======== Texto para ler
Vivemos numa era em que a digitalização permeia todos os aspetos da nossa vida: desde o quotidiano pessoal e profissional, até aos serviços públicos e críticos que garantem o funcionamento da sociedade.
No entanto, essa crescente dependência de soluções tecnológicas, muitas vezes desenvolvidas e geridas por entidades externas, levanta questões preocupantes sobre a soberania digital dos países. Como podemos garantir a segurança, integridade e autonomia das nossas infraestruturas se não dominamos as ferramentas que as sustentam? Esta é a essência da ciber-soberania e da sua relação com a independência tecnológica.
================
## O que fazer
a – De acordo com o texto sobre ciber-soberania, o que levanta questões preocupantes sobre a soberania digital dos países?
b – Continua o texto sobre ciber-soberania a partir da sua última frase.
O material apresentado a seguir provém de uma fonte diferente.
======== Dados
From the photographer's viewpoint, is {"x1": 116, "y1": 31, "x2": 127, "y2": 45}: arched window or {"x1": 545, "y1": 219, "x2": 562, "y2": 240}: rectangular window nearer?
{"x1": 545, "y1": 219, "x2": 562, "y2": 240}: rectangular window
================
## Respostas por tarefa
a – A crescente dependência de soluções tecnológicas, muitas vezes desenvolvidas e geridas por entidades externas.

b –
A dependência tecnológica e a vulnerabilidade nacional
As infraestruturas críticas de qualquer país — energia, transportes, saúde, telecomunicações e defesa — estão cada vez mais dependentes de soluções digitais. O problema surge quando essas tecnologias são desenvolvidas ou geridas por empresas estrangeiras, enfraquecendo o controlo de um país sobre os seus próprios sistemas. Esta dependência externa aumenta a vulnerabilidade a ciberataques, espionagem digital e pressões políticas, criando um risco sistémico. Um ataque recente a infraestruturas de energia em vários países demonstrou como uma falha num sistema digital pode causar uma interrupção devastadora de serviços essenciais.
O Impacto no Quotidiano
A nossa dependência do digital vai além dos setores críticos. Cidadãos dependem de soluções tecnológicas para trabalhar remotamente, aceder a serviços públicos e comunicar. Quando estas soluções são fornecidas por entidades externas, a segurança dos nossos dados e a continuidade destes serviços tornam-se vulneráveis. Em momentos de crise, o controlo sobre essas tecnologias pode ser comprometido, impactando diretamente a vida das pessoas e o funcionamento de serviços essenciais.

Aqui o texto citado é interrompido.